Media

Project Veritas CEO Jumps Ship After Finding ‘Evidence of Past Illegality’

ANOTHER ONE BITES THE DUST

Hannah Giles, who was named chief executive after founder James O’Keefe’s ouster earlier this year, said she’d found “strong evidence of past illegality” at the nonprofit.

Hannah Giles
Win McNamee/Getty Images

Hannah Giles, the CEO of conservative nonprofit Project Veritas, announced her resignation “effective immediately” on Monday, saying she’d unwittingly “stepped into an unsalvageable mess” upon taking the job earlier this year. Giles was named the group’s chief executive four months after its messy breakup with founder James O’Keefe in February.
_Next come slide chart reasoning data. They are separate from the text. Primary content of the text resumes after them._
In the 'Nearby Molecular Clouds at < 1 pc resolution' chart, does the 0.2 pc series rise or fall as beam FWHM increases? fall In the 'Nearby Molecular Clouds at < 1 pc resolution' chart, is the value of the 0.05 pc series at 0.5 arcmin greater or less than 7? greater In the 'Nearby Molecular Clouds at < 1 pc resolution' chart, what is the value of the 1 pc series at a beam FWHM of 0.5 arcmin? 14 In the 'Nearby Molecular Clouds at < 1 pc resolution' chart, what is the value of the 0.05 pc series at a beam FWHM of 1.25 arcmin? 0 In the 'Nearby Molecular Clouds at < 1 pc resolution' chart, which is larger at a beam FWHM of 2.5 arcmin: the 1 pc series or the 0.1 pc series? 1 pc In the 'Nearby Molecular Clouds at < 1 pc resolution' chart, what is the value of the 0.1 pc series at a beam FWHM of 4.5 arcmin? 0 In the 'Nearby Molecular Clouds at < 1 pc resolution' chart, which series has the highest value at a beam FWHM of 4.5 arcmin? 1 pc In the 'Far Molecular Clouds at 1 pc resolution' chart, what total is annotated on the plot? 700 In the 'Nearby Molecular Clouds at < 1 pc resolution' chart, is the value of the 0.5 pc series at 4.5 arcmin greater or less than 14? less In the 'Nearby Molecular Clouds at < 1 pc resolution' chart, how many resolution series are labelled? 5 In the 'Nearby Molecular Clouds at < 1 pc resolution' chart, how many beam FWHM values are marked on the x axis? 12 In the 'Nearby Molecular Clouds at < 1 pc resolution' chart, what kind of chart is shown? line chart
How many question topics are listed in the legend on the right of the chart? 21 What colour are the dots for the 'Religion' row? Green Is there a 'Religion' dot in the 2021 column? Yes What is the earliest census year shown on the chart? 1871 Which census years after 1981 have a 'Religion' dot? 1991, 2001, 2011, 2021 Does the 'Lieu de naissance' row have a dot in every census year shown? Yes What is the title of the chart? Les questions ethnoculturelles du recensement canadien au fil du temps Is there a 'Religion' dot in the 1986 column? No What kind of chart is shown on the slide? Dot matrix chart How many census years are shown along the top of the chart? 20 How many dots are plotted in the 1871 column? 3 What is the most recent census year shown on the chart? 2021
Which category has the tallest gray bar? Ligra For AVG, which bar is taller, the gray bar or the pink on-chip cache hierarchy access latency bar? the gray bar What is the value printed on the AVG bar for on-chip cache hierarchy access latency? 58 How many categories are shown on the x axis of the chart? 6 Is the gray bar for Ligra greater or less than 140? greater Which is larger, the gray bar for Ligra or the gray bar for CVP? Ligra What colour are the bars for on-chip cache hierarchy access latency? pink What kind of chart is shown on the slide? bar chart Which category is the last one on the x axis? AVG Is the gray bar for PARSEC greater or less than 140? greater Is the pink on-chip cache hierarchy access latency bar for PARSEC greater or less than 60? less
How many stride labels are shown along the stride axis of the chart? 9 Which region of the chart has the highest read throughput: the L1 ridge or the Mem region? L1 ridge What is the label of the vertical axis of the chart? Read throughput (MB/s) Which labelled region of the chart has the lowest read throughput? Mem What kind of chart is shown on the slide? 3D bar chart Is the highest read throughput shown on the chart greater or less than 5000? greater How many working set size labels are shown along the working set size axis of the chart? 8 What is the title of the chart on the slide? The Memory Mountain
In a statement posted to X, she claimed she’d taken over an organization “wrought with strong evidence of past illegality and past financial improprieties.” Suggesting she’d had no prior knowledge of the infamously embattled nonprofit’s alleged improprieties, Giles continued on to say that once she’d “discovered” the evidence, “I brought the information to the appropriate law enforcement agencies.” Project Veritas and O’Keefe are best known for using hidden cameras to embarrass journalists and political opponents. In 2009, O’Keefe and Giles, then a journalism student, teamed up to surreptitiously record members of the national community organizing group ACORN, resulting in its eventual shutdown. This September, Mediaite reported that Project Veritas had suspended all operations and fired most of its staffers.